The cold smile doesn’t leave the suit’s face. “Let’s finish this discussion at home, shall we boys? Nobody to stick their oar in there.”

Shit.

If they’re willing to speak to Castiel like this in public, then Dean doesn’t even want to imagine what happens behind closed doors. Goddamn it. Dean should have just let them chew Castiel out here. At least if things had gotten out of hand, he would have had an ally. Now because of Dean’s stupidity and thoughtlessness Castiel could be subjected to absolutely anything.

Dean would never know.

A second distressing thought eclipses the already-painful first one as Castiel is steered none-too-gently out of the shop and away from Dean. They’ll probably never see each other again. He has no way of tracking Castiel down beyond his unusual first name – if it’s even his real first name – and he doubts that there’s much of a paper trail anyway; no social security number or address.

The door slams shut with a finality that Dean feels to his bones and he’s left standing in the guitar shop alone.

God-fucking-dammit.


	3. Chapter 3

**Notes for the Chapter:**

> I'm not really happy with this chapter, but I'm going away until Monday and I wanted to post something before I went, so this may be subject to a little editing in the future.  
> Thank you for all the kind words :)

_Dean._

With his nice smile and kind soul and beautiful voice.

Bone splinters beneath flesh where Castiel’s right fist connects. The skin over his own knuckles splits with the force of the punch. He doesn’t feel it. He doesn’t feel anything past the warmth in his stomach.

_Dean._

Somebody somewhere is yelling about paying up.

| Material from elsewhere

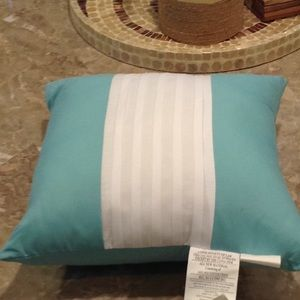NWOT teal accent pillow with white pleats.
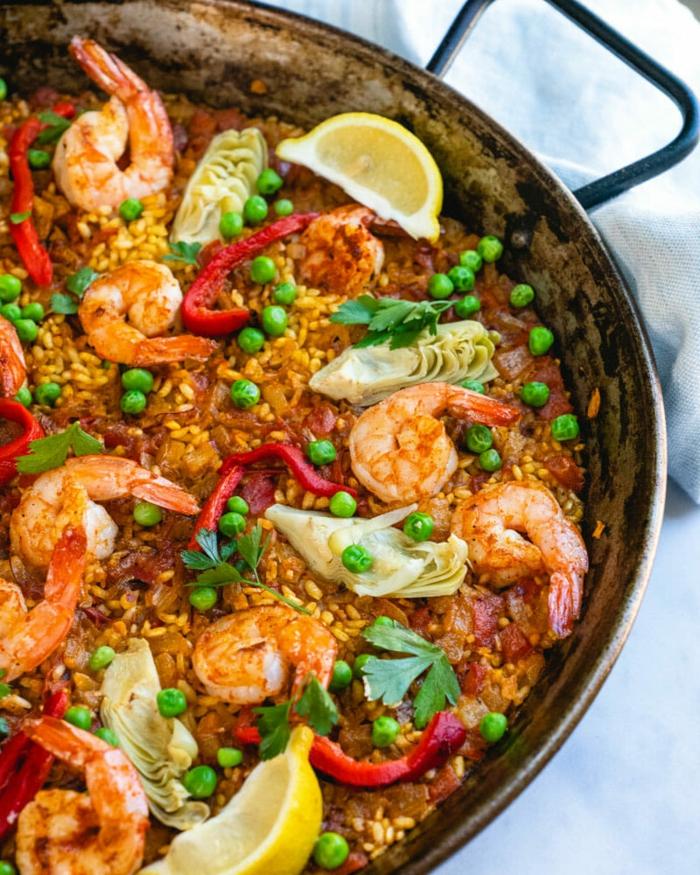 inspiration paella rezept einfach mit meeresfrüchten garnellen und gemüs erbsen was soll ich heute abend kochen ideen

It’s white noise compared to the calming, tender melody he can still hear.

_Dean._

It’s not until he’s pulled back by the scruff of his neck that he even realizes his uncle had been shouting at him to stop.

“What the Hell is it with you today? First the guitar shop, now this?” The rough grasp on the back of his neck shakes him. It’s not his uncle – he’s standing across from Castiel, face twisted in displeasure – so it’s most likely Uriel holding him.

For the first time, Castiel looks down at the nameless, faceless person he’d been set on. Another ‘bastard who needs to learn to either pay up or pay the consequences’ – his uncle’s words. His entire face is a swollen lump of purples and reds. Like that time Bartholomew got stung by a wasp. Castiel had tried and failed not to laugh at the sight. For that little indiscretion – as his uncle referred to it – Castiel had lost one of his precious books.

He only has one left now. He really hopes that his uncle doesn’t take it away. It’s his favorite, even if he doesn’t understand all of the words.

“Sorry uncle.” He murmurs, even though he’s not. Not really.

His uncle blows his cheeks out like he does right before he decides how to punish Castiel. As if he’s not been relishing the idea of it all day.

“What am I going to do with you Castiel?”

Castiel may not know much, standing there in the backroom of a jewelry shop, blood dripping from his knuckles, but he knows enough to recognize a question that doesn’t need an answer.

Another sigh. “Just put him in the car. No supper tonight.”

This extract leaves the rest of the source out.